I think making the reset virtual might be a better idea, with the concept of virtualization now better known.
I like the idea of the DMA hardware,just moving a list data,address pairs. PC at XXXX SP XXXX MMU XXX
at boot.
Will the read ahead on the return link, be problems for return to a lower level ring?
shell() while(1) if(!abort_flag)dostuff();else return;

I do not think the read-ahead will cause problems. Instructions that are not supposed to execute get stomped on, and do not become part of the state of the machine.
The NOPs are more of a temporary fix so things can run in SIM. There should be a timeout occurring on access to invalid RAM which causes an exception instead of causing the machine to hang.

******

Bug fixes
Address lines were connected to the branch-target-buffer as if it were a cache, with just the high-order address lines connected. This caused the BTB not to work. It should have been lower order address lines connected.

The DRAM load flag was being set but not cleared causing a perpetual dram load state. It went unnoticed for a while as stores override loads.

There is something amiss in the renamer as it causes a lot of stalls. 100 stalls for 1500 instructions.

Changes / Additions

Register tags were being freed-up for rename at the end of execution by a functional unit. This was changed to free the tags at commit time. While I think it would work the other way, it potentially requires more write ports on the RAT, as there may be more functional units. By releasing the registers at the commit stage, ports are only required for the machine width, which is likely less than the number of units in the machine. The drawback is that there may be more outstanding registers, or fewer for allocation, which might cause the machine to stall.

Request cancel logic needed to be added to the data cache. The CPU hung because the data cache request buffers were all full, due to cancelled operations.

Added alternate fetch pathing to the pipeline. Whenever a conditional branch is detected, a pair of PC values is setup, one each for the predicted path and the other path. Fetches occur along the alternate path when the predicted path leaves holes in its fetch. Then if the predicted path turns out to be incorrect, instructions for it are invalidated and instructions from the alternate path chosen. Most of the instructions for the alternate path are already in the pipeline, so branches take a minimum of cycles to complete. Great theory, coded and it does not work yet. For some reason to be worked out yet, it always sticks to the predicted path. The alternate path is not being fetched.

Fibonacci
Not sure if it works. I do not think it did as register values do not appear to be correct. However, it runs looping about a number of times, then returns. It seems to run for about the right length of time.

Getting there slowly.

Bug fixes
A couple of issues found in the checkpoint valid RAM. The wrong clock signal was being used, causing most of the RAM updates to fail. Several signals needed to be set during reset for SIM to work properly.

Bypassing logic was masking issues with RAT updates. Things mostly worked because registers were being used only for short periods of time and values were coming from the bypass logic.

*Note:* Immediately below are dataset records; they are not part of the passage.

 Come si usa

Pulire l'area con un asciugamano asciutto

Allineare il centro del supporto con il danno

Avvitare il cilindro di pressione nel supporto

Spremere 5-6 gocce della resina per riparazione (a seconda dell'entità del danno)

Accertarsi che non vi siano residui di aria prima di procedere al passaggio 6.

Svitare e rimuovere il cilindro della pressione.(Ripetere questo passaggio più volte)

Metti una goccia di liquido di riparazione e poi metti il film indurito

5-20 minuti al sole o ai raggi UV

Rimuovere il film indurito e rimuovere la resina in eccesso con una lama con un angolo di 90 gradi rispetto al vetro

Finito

DRAM access cancel logic worked too well. It was cancelling almost all DRAM requests. The same task was being used to both cancel requests and mark requests invalid once they were complete. It needed a switch to disable the cancel.

Changes
The logic to load the rename fifos with tags on a reset was removed. Instead, the list of registers required to be freed was initialized to include all registers. The non-reset logic will automatically add registers being freed to the fifos. So, there was no need to do it twice. This causes the renamer to stall a bit at startup, but it still starts faster as the reset time is shorter.